To put this in another way, if my appreciation for another individual is based on their physical appearance, then my appreciation will change as their physical appearance changes. As they grow older, I may find them more attractive, or I may find them less attractive. In either case, my love for them, if it is based in eros like this, will not remain the same over time. Similarly if my appreciation is based on other aspects of their individuality. And as I suggested in a previous post that there is no static aspect of an individual, my appreciation will remain fluid regardless of what aspect I chose to base my appreciation on.

If I decide at the outset that love is a monolithic, unchanging, eternal, universal construct, then I will always be disappointed when I discover that it is not. If I expect that those that I love will love me in return in equal measure, I will be disappointed. If I make love out to be the most powerful force in the universe, able to break down barriers of time and space, I will live a life of misery as I am never able to attain such a love. I believe this is the sort of misery that many people experience, especially in their early adult lives, trying desperately to find fulfilling relationships with other people. Always looking for the Bigger Better Deal (BBD); always looking for the perfect relationship partner. The fact is, no such thing exists.

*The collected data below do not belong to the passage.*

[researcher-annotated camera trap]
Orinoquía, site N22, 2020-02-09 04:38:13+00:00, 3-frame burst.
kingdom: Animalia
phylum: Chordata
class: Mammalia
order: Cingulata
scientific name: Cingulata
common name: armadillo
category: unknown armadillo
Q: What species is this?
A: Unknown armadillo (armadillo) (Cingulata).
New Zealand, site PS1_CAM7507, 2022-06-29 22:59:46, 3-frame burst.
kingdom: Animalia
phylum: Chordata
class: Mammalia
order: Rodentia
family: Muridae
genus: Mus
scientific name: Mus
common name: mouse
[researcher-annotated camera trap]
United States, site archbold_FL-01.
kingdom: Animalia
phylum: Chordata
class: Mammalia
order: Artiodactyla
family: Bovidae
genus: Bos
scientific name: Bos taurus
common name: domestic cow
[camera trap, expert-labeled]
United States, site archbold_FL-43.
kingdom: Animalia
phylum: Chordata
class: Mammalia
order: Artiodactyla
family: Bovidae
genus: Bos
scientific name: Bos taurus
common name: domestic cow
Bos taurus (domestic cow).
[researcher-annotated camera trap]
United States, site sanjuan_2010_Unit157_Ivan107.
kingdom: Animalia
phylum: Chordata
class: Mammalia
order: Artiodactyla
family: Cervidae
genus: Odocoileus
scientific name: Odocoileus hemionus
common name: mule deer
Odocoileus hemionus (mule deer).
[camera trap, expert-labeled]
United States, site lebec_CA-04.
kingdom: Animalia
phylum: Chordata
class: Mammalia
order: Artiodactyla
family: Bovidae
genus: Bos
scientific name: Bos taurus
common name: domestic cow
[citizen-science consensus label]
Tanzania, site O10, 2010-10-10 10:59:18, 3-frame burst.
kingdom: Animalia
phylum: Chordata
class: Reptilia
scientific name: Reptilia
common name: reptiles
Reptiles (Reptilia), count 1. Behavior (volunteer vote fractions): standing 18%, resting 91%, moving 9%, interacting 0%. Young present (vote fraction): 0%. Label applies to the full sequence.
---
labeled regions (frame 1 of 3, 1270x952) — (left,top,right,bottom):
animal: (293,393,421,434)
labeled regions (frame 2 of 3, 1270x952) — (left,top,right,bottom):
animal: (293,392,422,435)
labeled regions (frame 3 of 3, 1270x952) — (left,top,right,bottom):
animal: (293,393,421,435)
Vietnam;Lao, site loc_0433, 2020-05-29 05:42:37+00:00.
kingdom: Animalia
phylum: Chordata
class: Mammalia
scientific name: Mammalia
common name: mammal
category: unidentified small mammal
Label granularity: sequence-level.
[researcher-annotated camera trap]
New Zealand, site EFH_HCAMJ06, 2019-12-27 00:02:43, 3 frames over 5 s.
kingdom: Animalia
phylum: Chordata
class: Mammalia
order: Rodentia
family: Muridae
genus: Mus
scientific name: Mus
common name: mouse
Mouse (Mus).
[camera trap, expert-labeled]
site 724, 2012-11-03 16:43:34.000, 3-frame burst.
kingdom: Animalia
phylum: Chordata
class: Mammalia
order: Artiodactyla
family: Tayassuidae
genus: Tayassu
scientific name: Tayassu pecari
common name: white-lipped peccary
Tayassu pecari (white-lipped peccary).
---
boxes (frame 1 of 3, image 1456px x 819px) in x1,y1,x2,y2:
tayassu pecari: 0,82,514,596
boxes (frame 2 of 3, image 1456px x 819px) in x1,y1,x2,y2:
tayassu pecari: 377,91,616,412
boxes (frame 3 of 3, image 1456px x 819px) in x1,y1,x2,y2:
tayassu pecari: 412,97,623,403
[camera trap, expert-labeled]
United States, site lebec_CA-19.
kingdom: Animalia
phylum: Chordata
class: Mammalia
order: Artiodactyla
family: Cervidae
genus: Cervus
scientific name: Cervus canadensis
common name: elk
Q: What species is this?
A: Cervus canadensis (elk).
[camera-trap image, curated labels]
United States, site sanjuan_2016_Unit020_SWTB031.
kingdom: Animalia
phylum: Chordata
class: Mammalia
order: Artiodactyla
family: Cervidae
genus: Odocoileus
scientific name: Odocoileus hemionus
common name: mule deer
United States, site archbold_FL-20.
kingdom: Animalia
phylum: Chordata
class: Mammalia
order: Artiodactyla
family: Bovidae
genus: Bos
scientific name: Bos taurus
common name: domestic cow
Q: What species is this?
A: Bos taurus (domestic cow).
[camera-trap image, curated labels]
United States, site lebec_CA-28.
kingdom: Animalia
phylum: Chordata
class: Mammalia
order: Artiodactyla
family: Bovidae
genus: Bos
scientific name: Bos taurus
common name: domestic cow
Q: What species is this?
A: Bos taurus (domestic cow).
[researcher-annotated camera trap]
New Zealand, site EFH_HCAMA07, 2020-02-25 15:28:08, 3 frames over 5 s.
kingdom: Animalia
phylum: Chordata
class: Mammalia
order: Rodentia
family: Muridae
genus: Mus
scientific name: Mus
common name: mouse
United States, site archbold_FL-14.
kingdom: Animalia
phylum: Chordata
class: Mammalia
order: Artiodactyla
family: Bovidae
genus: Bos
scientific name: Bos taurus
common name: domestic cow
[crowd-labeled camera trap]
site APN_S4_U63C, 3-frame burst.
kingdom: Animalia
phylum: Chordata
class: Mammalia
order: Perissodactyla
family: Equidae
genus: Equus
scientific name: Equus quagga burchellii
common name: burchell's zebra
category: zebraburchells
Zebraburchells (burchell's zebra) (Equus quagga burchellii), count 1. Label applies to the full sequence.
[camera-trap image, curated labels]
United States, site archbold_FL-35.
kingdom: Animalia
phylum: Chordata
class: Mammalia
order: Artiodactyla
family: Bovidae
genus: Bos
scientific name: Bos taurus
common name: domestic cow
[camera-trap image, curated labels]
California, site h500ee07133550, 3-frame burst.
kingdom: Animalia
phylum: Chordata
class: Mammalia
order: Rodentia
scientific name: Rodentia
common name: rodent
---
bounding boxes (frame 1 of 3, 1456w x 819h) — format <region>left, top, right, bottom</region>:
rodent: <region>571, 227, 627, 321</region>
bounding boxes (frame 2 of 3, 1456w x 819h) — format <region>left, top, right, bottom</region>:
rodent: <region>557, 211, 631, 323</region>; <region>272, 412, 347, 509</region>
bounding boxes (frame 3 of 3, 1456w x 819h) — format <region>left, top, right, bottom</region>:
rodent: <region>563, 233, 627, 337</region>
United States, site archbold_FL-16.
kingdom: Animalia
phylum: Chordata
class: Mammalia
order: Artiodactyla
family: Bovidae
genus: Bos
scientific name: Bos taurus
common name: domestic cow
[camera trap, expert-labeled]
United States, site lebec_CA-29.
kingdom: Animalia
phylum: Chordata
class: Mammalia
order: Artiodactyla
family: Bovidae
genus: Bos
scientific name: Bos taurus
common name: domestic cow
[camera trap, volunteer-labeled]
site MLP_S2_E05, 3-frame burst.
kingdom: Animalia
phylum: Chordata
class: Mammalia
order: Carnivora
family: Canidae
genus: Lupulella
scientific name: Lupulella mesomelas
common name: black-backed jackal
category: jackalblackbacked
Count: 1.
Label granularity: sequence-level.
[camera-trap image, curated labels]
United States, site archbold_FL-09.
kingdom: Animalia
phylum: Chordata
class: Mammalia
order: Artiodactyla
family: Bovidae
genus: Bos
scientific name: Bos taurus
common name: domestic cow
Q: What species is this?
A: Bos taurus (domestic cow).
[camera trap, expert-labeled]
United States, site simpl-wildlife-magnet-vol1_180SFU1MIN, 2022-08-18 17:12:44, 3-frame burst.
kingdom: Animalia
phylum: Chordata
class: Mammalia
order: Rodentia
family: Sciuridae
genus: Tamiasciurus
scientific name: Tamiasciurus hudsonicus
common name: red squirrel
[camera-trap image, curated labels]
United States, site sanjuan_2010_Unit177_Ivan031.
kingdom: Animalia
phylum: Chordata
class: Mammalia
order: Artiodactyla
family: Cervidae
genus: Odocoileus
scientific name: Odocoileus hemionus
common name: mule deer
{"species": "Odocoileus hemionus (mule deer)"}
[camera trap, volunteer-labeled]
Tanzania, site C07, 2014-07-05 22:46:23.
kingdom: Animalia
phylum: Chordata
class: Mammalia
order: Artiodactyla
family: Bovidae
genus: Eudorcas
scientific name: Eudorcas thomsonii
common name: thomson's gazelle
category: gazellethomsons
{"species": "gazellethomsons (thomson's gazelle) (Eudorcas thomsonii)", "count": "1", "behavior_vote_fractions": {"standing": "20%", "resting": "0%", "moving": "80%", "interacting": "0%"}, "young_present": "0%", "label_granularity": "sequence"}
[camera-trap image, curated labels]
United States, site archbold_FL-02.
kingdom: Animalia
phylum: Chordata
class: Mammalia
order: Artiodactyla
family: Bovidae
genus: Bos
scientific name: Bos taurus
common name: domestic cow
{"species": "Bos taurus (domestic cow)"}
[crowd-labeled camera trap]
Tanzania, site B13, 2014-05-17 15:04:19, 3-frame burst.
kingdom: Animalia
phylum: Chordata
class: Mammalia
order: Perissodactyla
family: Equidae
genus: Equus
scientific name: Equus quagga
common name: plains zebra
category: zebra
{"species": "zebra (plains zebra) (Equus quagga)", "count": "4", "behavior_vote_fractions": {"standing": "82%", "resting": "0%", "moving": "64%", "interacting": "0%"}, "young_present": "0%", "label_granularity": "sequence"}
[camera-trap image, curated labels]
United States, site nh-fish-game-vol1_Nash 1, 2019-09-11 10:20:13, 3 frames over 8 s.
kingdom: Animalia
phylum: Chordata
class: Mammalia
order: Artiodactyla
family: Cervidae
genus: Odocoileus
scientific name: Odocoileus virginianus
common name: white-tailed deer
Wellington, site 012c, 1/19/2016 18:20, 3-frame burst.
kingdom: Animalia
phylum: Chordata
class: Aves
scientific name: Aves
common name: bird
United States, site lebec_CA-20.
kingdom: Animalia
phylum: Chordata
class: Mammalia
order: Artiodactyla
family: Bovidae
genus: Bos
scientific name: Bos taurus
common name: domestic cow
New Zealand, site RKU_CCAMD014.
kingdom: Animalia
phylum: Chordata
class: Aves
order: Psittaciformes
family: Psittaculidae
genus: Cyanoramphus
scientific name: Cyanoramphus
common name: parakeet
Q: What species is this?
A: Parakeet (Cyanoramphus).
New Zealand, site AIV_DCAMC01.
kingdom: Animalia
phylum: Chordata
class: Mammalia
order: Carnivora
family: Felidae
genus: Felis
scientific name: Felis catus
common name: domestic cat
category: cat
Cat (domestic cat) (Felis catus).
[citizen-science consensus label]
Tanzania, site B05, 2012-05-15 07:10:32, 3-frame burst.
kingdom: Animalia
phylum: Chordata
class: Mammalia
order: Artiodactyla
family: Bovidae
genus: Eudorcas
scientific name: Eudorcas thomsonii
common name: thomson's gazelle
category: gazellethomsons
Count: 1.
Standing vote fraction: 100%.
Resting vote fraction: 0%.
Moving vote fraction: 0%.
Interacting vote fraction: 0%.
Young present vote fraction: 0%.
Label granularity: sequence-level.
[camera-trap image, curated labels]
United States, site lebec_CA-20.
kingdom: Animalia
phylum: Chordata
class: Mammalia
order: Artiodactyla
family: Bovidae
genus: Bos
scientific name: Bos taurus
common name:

This may sound pretty bleak, but I assure you it isn’t. I found the “perfect” partner in my life, not because she is perfect in every way. She is “perfect” because I understand that she is a conscious entity that is capable of expressing a freedom, pursuing projects, and who cares about her world and those who inhabit it. She is “perfect” because I understand all of this, and I can express my love for her by helping her express her freedom, and I can provide support when she pursues projects. What makes her “perfect” has nothing to do with her physical appearance, nor does it have to do with her fondness for pineapples. She is “perfect” because I say she is, and it is my expression of my freedom to do so.